To the Beloved Chefs

Our food editor, Dorothea Hunter Sönne, pens a love letter to the chefs that shaped the local food scene—and her career.

BY January 24, 2020
The forefather of fresh, innovative food in the region, Tony Ridgway, photographed in his Naples restaurant on Third Street. (Photo by Scott McIntyre)

I owe Fabrizio Aielli big-time. Aielli is the chef and owner of Sea Salt, Barbatella, Dorona and now Grappino. Though we’re friends now, he doesn’t know that it was a dinner at Sea Salt, almost exactly 10 years ago, that  sold me on moving to Naples from New York City. 

Back then, the town was still reeling from the shockwaves of the Great Recession. Fifth Ave didn’t yet have Tulia, Bha! Bha! or Grace & Shelly’s. On Third Street, Sea Salt had just made its big splash a year earlier, earning a Best New Restaurant nod from Esquire magazine. 

For someone like me who defined her existence on being surrounded by not just good food, but great food, I wouldn’t have been able to pack my bags if I hadn’t ended up on Aielli’s patio that January night when my husband and I were being courted by the firm that was trying to woo him down here. I remember the cacophony of 100 happy diners to our left and right, and how I kept dipping into the complimentary sea salt tasting flight. A piece of local fish served in a near-virgin state is still among the best I’ve ever had. When we were walking away, I said to my husband, “We can do this.” 

There are other chefs I feel indebted to, as well. Visionaries who, like Aielli, sculpted our food scene and set the stage for blazing talent like Vincenzo Betulia, Asif Syed, Andy Hunter and Joe Pittman to flourish. Pioneering chefs who still keep things interesting for curious diners like myself. 

Directly across the street from Sea Salt is Campiello and The Continental, both owned by Richard D’Amico. Since the late ’90s, D’Amico, his brother, Larry, and their business partner, Paul Smith, have directed Southwest Florida’s cool compass. The Continental was one of the first places to create an innovative craft cocktail program, for example, and the trio always seems two steps ahead of design trends. Richard once compared the magnetic patio at Campiello to an “old shoe” because it’s so comforting.
Sure, if that old shoe is a velvet Gucci slide. 

If D’Amico is the Zaha Hadid of the scene, Ridgway is its Frank Lloyd Wright—the original trailblazer. D’Amico is the first to say that Ridgway and his business partner, Sukie Honeycutt, have done more than anyone else to propel the culinary culture. After landing here from Chester County, Pennsylvania, five decades ago, Ridgway was the first to make moves on Third, when he opened The Wurst Place in 1971. The Ridgway Bar & Grill chef and owner also dipped his feet early at the Village Shops on Venetian Bay, where Bayside Seafood Grill & Bar still takes the (crab) cake for its refined seafood entrées and superlative waterfront views. If it hadn’t been for Sukie and Tony, who knows if either area would be the restaurant magnets they are today. 
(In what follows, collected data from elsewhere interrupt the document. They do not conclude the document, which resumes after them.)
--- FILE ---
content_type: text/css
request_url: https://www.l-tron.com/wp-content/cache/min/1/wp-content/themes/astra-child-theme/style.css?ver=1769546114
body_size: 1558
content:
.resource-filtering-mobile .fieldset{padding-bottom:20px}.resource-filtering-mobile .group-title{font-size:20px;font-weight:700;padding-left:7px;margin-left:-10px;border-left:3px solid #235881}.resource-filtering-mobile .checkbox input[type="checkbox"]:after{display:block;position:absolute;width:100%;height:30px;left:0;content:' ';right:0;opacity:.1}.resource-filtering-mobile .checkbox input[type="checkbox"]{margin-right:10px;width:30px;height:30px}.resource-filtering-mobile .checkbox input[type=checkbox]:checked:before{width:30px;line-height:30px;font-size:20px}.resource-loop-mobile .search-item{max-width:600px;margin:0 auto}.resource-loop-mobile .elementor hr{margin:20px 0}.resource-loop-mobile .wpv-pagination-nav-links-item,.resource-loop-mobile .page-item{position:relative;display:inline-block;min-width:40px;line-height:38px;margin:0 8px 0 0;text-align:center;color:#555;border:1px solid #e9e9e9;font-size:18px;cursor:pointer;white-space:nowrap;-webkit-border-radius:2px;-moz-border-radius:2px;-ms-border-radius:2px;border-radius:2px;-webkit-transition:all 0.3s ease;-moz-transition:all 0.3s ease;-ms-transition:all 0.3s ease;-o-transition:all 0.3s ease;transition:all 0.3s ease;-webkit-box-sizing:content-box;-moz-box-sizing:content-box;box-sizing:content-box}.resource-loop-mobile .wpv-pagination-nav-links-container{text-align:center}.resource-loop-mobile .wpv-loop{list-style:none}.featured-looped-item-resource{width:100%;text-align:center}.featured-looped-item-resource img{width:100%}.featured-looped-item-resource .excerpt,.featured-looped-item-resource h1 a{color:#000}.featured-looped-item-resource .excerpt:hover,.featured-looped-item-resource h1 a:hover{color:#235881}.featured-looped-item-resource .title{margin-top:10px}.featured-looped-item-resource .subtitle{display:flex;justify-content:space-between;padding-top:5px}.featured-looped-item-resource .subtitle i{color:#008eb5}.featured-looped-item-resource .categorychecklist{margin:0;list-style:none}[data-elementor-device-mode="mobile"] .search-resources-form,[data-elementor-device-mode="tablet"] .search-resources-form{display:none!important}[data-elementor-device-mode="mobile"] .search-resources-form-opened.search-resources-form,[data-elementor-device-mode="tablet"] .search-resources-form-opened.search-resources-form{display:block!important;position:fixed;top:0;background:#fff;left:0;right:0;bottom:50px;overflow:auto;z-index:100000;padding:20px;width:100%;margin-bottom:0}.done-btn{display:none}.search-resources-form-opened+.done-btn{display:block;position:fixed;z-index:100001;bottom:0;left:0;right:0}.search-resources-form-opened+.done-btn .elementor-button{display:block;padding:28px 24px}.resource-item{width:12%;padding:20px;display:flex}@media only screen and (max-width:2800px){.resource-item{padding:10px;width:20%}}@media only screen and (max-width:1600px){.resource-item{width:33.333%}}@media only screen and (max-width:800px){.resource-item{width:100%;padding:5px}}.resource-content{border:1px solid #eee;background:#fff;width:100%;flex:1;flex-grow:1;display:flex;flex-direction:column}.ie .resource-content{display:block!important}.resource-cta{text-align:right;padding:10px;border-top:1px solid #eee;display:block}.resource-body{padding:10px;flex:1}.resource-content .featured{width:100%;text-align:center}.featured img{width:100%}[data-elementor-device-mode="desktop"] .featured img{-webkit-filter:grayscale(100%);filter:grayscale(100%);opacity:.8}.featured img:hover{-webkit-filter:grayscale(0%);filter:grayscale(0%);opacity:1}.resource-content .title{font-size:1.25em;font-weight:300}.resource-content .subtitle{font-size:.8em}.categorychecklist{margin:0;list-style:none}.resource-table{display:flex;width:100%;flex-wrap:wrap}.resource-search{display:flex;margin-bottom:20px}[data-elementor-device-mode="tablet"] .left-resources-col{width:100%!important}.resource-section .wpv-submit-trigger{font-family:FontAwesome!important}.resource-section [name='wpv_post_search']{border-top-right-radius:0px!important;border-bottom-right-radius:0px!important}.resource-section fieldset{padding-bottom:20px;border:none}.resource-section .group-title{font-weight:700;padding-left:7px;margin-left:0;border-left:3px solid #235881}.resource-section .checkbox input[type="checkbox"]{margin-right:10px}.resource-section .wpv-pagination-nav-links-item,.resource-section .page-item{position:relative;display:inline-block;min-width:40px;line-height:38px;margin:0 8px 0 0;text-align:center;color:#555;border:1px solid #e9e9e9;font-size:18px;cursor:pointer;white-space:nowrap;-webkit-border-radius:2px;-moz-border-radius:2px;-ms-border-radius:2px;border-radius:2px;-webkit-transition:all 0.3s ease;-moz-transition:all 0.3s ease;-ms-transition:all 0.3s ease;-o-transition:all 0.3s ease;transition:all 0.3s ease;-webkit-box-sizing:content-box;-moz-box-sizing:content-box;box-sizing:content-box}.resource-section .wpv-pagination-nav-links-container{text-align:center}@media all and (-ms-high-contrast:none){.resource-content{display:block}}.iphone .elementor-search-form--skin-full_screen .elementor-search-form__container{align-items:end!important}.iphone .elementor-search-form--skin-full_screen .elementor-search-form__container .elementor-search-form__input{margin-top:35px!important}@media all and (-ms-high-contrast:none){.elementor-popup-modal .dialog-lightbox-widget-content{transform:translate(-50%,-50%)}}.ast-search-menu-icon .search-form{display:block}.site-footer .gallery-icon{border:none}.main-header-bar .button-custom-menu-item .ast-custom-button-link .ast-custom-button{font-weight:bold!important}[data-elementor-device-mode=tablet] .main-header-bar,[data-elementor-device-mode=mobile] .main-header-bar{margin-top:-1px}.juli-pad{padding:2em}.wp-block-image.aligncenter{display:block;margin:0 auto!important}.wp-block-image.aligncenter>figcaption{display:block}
While a visit to Ridgway Bar & Grill undeniably carries a sense of gravitas, The Veranda is the culinary anchor in Fort Myers. Dinner here feels like stepping into local history. The turn-of-the-century grande dame, around the corner from the Edison and Ford homes, is shielded from the surrounding modern office buildings by towering palms and other native trees. After 42 years, the Peden family still runs the top-notch steak and seafood house. 

An interesting character whose experimenting has spanned both counties is Michael Hernandez. He tends to launch big and bright projects, usually one at a time, in unexpected locations. A consummate risk-taker, Hernandez was one of the first to bet on upscale beach dining when he founded The Mad Hatter, one of the only restaurants directly on Sanibel’s pristine sands. He was also among the first to bring haute American fare into Fort Myers with Bistro 41, where the menu leads on food trends. Perhaps more importantly, he helped turn Fifth Ave in Naples from—if we’re being honest—a gauche touristy area in the early ’90s into a legitimate dining destination, with Bistro 821 and Zoe’s (now home to his industrial-chic, small plate-centric restaurant, Hob Nob). 

I’d love these chefs and their restaurants even if I didn’t have a personal connection to most of them, but what has made me want to pen an ode like this is that through their bold and big-hearted kitchens, these chefs  have made life here better (and tastier) for all of us who call this region home—or a dream vacation spot.